#### [Source text]
Binary Upper Triangular Matrix (BUTLR) File Format
The Binary Upper TrianguLar MatRix, or BUTLR (.butlr, .btr), file format encodes contact matrices derived from chromosome conformation capture (3C)-based technology (i.e. Hi-C). The BUTLR format adds binary indexed encoding, allowing the random access of contact matrices and enhancing performances in both computing time and memory. In the 3D Genome Browser, such random access is especially important, as it enables the remote access of contact matrix files hosted on other servers, directly querying the region of interest instead of necessitating the upload of entire files onto our server. Additionally, the BUTLR format reduces the storage space of contact matrix files, not only through the binarization of files but also through the omission of redundant values. Perhaps the most striking example in this regard is that a 1-kb hg19 intrachromosomal contract matrix requires ~1 TB of storage for the tab-delimited matrix file and ~32GB for the coordinated list format. In comparison, the BUTLR format only requires ~11GB of storage, in addition to the benefit of random access.
To browse and visualize user-generated contact matrix files or any other datasets not hosted on our server, convert them to the BUTLR file format with BUTLRTools, a set of Perl scripts, available at Github. Ensure to download the entire folder instead of separate scripts as they are reliant on modules located in the same folder.
Table of Contents
I. Contact Matrix Formats: Tab-Delimited vs. Coordinated List
II. Output of Different Hi-C Pipelines (homerToMatrix.pl
)
III. Convert to BUTLR (matrixToButlr.pl
)
IV. Convert from BUTLR (butlrToMatrix.pl
)
V. Upload to the 3D Genome Browser
VI. Troubleshooting Common Errors
I. Contact Matrix Formats: Tab-Delimited vs. Coordinated List
The tab-delimited text file encodes the entire contact matrix with each element in columns separated by tabs"\t"
and each element in rows, newlines "\n"
. Hi-C datasets generated by the Bing Ren group, some of which are hosted under the 'DOWNLOAD' tab, are in the tab-delimited format. Below is a simplified example of a tab-delimited file format of a 5 × 5 contact matrix.24 7 3 0 0 7 16 10 5 0 3 10 19 12 4 0 5 12 21 9 0 0 4 9 17
This contact matrix stores intrachromosomal interactions. Notice that the values of the matrix are mirrored across its diagnonal, which makes sense biologically as the number of contacts between locus i and locus j will equal those between locus j and locus i. This redundacy would be a source to be resolved by the BUTLR file format to reduce storage. The current matrix is 91 bytes.
The coordinated list is a form of representing the sparse matrix, a matrix in which most of the elements are zero. The contact matrix of the mammalian genomes is sparse, as most of the interactions are highly localized. Since most of the elements in the sparse matrix are the same, these elements are often not stored. The coordinated list stores a list of tuples (row, column, value) describing all nonzero elements in the sparse matrix. In addition, since the entire matrix does not to be stored anymore, the diagonally mirrored values could be also neglected in storage, as the contact information stored in (row i, column j) also reflects the value of (row j, column i). The Hi-C datasets generated and shared by the Erez Lieberman Aiden group, in particular the Rao et al 2014 paper, are in this format. Below is an example of a coordinated list of the tab-delimited matrix above. Let us assume that the resolution is 40kb.

#### [Assignment A]
List every Perl script the BUTLR page names by file name.
#### [Assignment B]
Echo the BUTLR page word for word, everything from "and each element" down to "is 91 bytes.".
#### [Assignment C]
According to the BUTLR page, how much storage does the BUTLR format need for a 1-kb hg19 intrachromosomal contact matrix?
The rows are separate material, apart from the BUTLR page.

#### [Information given]

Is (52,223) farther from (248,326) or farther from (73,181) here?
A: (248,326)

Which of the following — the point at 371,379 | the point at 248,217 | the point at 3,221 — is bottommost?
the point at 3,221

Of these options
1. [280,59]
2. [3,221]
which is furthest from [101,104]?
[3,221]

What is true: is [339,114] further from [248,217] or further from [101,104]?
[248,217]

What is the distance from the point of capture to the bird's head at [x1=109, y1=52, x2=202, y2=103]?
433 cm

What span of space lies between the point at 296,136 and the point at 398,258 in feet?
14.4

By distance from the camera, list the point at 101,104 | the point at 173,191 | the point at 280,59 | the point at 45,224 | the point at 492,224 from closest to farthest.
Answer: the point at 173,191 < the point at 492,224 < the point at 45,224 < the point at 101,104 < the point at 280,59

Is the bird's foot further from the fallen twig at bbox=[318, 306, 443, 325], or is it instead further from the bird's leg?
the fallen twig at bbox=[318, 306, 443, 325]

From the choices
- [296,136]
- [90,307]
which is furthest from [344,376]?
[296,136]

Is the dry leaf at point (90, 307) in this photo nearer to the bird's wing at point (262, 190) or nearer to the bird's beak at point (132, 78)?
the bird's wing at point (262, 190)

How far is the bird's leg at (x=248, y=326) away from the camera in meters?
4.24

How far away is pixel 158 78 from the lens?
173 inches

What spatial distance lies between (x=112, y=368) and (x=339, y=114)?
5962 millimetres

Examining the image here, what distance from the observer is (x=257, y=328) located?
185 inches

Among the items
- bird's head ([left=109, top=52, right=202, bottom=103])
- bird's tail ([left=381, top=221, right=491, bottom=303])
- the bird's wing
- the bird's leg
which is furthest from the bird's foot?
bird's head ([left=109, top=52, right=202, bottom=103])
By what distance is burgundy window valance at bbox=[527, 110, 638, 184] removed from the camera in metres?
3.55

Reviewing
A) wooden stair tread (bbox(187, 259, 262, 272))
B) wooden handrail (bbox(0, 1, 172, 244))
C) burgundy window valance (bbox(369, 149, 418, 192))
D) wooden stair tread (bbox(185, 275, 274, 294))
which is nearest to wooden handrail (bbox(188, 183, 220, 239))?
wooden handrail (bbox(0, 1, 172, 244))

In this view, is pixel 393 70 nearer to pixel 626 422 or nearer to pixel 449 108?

...

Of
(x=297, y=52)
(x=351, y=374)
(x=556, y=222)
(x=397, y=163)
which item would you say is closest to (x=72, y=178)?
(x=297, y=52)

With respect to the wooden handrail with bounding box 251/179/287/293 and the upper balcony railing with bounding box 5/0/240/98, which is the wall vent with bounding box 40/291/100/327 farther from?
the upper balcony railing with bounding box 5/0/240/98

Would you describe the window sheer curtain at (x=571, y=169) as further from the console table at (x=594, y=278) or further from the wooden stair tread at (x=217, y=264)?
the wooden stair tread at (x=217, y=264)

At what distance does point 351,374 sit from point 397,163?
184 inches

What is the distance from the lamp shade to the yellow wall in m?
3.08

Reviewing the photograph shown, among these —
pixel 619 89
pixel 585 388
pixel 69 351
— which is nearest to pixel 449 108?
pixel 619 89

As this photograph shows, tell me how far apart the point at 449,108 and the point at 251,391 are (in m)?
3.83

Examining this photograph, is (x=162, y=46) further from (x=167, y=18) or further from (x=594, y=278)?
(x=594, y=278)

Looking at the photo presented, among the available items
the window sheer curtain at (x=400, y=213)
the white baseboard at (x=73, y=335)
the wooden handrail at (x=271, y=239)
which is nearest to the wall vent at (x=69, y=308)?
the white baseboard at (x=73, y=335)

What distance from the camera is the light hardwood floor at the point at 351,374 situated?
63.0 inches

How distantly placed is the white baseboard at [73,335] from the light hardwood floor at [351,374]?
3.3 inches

#### [Response A]
homerToMatrix.pl, matrixToButlr.pl, butlrToMatrix.pl

#### [Response B]
and each element in rows, newlines "\n"
. Hi-C datasets generated by the Bing Ren group, some of which are hosted under the 'DOWNLOAD' tab, are in the tab-delimited format. Below is a simplified example of a tab-delimited file format of a 5 × 5 contact matrix.24 7 3 0 0 7 16 10 5 0 3 10 19 12 4 0 5 12 21 9 0 0 4 9 17
This contact matrix stores intrachromosomal interactions. Notice that the values of the matrix are mirrored across its diagnonal, which makes sense biologically as the number of contacts between locus i and locus j will equal those between locus j and locus i. This redundacy would be a source to be resolved by the BUTLR file format to reduce storage. The current matrix is 91 bytes.

#### [Response C]
About 11GB.